Transferring out of the Equitable Life fund could be better for some investors than waiting for compensation that may never materialise, broker Hargreaves Lansdown said this week.
Transferring out of the Equitable Life fund could be better for some investors than waiting for compensation that may never materialise, broker Hargreaves Lansdown said this week.
It also warns that any compensation owed will be "fiendishly complicated" to calculate as "many investors in Equitable have actually done better than those in other with-profits funds".
While transferring out of the fund at this stage may or may not exclude the investor from future compensation, there was the continuing risk of further poor investment performance.
Tom McPhail, the firm's head of pensions research, said: "Equitable investors need to take a realistic view of the possible timing and amount of any future compensation payment for their own personal circumstances."
Paul Braithwaite, secretary of the Equitable Members Action Group, said "better performance" referred to some 25-year maturing policies. "What 25-year pay-outs are achieving from Equitable in 2008 is totally irrelevant because those policies were started in 1983, enjoyed over-bonusing in reversionary bonuses for a decade and received the GAR (guaranteed annuity rate) uplift.
"There were probably only 150,000 policyholders in 1983. The vast majority of Equitable victims joined after 1994, have suffered and were entitled to the proactive requirements of regulators from the (European) Third Life Directive introduced into UK law in July 1994. It didn't happen."
Trevor Stearn, an oil industry consultant in Aberdeen, says the Equitable Life debacle has cost him between £100,000 and £135,000 of his pension.
But that was not all. "The overall cost was over £5000 to myself, hundreds of man-hours usually at evenings and weekends, and untold stress to me and my family - whenever this subject came up it was not good news."
Stearn became a policyholder in Equitable Life in 1988 in his then employer's executive pension plan, but restrictive pension rules, which were tightened further by Gordon Brown as Chancellor, made it almost impossible for him to transfer the pension into his own company. By June 2000, Equitable was quoting his fund at £410,000, most guaranteed but including some £80,000 of bonus. "The bonus was sold as part of the with-profits package, along with smoothing," Stearn recalls.
In July 2001, he suffered Equitable's shock 16% cut in all policy values, and in December 2002 a further 20% "market value reduction" of his fund, even though he was only transferring it across into Equitable's money pension fund.

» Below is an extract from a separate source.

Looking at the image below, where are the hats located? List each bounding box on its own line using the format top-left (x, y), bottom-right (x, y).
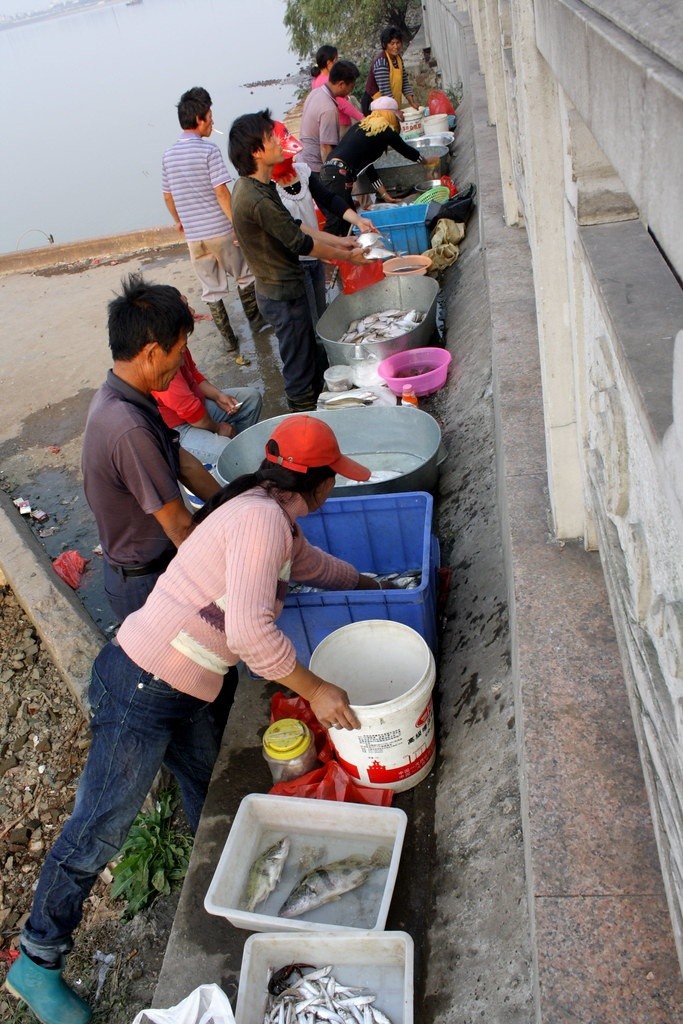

When Stearn finally got his money out in 2004, he paid for three actuarial reports on his fund to contest Equitable's terms of transfer to a personal pension. Equitable eventually conceded he was right. "They then reneged on it, and said the deed had already been signed and could not be changed."
In February this year, seven years after his first letter to Equitable asking to leave the fund, Stearn received a cheque for £500, awarded by the Pensions Ombudsman "for stress and inconvenience".
But the ombudsman exonerated Equitable on all key points. Stearn, who also used five independent financial advisers along the way, comments: "The ombudsman failed to take actuarial advice but was minded to accept Equitable's figure, and he questioned why I had not used an IFA continuously for advice - if I paid an IFA £180 an hour every time there would be no point in having a pension."
The ombudsman also ruled that the bonus element of Equitable's pension valuation was "not guaranteed and therefore illusory", Stearn says, adding: "It might be an illusory figure to an ombudsman, but it wasn't to me."
Although he left Equitable Life four years ago, Stearn has continued to support the Equitable Members Action Group with donations. "They have done a fantastic job, they have some very bright individuals and have managed to get noticed at the highest levels."
He concludes: "It is fair to say that if any sane individual who had put their money into Equitable Life had known what was going on behind the scenes, none of us would have put a penny in there."
Braithwaite added: "It's time the government stopped hiding behind one inquiry after another and did the moral thing to bring this sorry saga to a close."
More than 800 people have so far joined the group's regional campaign at www.emagregional.org.uk.